The tech sector has the most to gain from HB 987. But it also has the most to lose if it fails.
What the Tech Community Should Do
If you're part of Georgia's tech ecosystem—whether you're a startup founder, independent consultant, tech investor, or industry association—here's what you should do:
1. Contact Your Representative: Tell them you support HB 987. Explain how portable benefits affect your business or career. Legislators respond to constituent voices.
2. Share Your Story: Have you lost talent to states with better benefits? Have you delayed going independent because of healthcare concerns? Stories move policy.
3. Educate Your Network: Most people don't understand what portable benefits are or why they matter. Share this article. Host a lunch-and-learn. Tweet about it.
4. Support Rep. Jones: He's doing the hard work of modernizing Georgia's workforce policy. Tech leaders should have his back.
5. Think Long-Term: This isn't just about one bill. It's about building a 21st-century workforce infrastructure. Support the broader movement.
Georgia is competing for the future of work. Our tech sector generates billions in economic impact and supports thousands of high-wage jobs. But we're competing against states that are modernizing their workforce policies faster than we are.
HB 987 isn't a silver bullet. But it's a critical piece of infrastructure for a modern economy. It addresses the benefits gap without mandating employer relationships. It respects worker independence while providing security. It closes the uninsured gap while supporting Georgia's business climate.

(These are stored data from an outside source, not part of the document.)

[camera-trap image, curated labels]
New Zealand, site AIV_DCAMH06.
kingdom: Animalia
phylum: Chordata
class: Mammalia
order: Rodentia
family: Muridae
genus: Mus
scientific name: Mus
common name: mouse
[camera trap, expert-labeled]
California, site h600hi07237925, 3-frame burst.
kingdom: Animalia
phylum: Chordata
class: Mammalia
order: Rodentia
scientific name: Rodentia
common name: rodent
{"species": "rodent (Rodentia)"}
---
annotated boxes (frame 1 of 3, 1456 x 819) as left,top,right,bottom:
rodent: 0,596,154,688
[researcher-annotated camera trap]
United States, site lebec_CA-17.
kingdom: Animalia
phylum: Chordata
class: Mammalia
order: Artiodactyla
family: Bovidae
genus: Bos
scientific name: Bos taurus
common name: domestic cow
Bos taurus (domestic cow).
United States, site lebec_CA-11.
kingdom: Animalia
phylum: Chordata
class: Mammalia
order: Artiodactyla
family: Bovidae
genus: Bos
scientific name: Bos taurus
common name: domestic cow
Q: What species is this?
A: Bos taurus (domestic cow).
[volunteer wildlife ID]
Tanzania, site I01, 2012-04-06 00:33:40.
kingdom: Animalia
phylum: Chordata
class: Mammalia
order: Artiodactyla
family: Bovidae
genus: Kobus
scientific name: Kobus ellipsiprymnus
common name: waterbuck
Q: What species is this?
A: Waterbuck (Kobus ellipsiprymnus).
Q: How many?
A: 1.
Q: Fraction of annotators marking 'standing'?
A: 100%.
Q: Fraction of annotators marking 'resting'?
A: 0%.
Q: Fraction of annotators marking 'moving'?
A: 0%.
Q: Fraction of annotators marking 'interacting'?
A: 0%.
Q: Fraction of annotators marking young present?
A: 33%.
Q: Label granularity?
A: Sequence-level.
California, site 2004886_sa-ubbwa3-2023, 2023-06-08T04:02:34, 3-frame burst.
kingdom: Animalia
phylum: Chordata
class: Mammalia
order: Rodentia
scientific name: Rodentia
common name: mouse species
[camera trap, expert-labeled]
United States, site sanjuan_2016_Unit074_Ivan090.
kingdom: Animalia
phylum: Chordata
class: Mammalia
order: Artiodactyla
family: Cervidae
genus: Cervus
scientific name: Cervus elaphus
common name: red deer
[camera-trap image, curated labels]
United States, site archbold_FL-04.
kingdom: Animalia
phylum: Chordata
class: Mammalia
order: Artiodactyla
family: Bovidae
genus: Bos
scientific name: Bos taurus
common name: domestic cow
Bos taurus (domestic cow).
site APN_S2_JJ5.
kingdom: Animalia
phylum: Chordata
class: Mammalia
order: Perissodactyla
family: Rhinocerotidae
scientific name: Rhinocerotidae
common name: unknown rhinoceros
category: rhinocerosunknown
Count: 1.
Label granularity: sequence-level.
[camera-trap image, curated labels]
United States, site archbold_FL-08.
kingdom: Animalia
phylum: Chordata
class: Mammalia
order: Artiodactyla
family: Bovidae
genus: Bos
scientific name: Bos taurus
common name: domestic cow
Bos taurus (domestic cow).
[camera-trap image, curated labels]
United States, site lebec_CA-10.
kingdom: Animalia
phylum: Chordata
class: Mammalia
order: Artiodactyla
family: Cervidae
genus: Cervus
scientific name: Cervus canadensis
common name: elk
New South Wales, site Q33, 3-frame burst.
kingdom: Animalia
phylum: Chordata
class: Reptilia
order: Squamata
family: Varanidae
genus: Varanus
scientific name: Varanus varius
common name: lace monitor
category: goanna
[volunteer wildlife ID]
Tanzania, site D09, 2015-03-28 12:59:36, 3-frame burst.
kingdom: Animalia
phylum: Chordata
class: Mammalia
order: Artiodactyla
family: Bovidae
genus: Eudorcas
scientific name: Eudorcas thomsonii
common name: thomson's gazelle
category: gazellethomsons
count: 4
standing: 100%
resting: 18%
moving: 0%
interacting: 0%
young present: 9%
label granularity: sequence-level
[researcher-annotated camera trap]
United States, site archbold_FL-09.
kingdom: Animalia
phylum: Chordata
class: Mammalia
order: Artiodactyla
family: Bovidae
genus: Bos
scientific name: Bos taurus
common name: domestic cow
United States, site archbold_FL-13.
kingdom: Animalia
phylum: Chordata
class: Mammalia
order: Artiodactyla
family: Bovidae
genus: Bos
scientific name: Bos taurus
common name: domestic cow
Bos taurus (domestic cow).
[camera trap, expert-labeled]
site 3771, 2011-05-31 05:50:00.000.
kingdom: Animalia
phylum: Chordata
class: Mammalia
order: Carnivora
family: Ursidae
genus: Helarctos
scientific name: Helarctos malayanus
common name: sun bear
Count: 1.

Most importantly, it sends a signal: Georgia is open for business—especially for the independent innovators, entrepreneurs, and technologists who are building the future.
In 2026, when more than 70 million Americans are freelancing, and the gig economy is approaching $2 trillion in market size, Georgia can either lead or follow.
Representative Todd Jones has given us the framework to lead.
The question is: will Georgia's tech community step up to support it?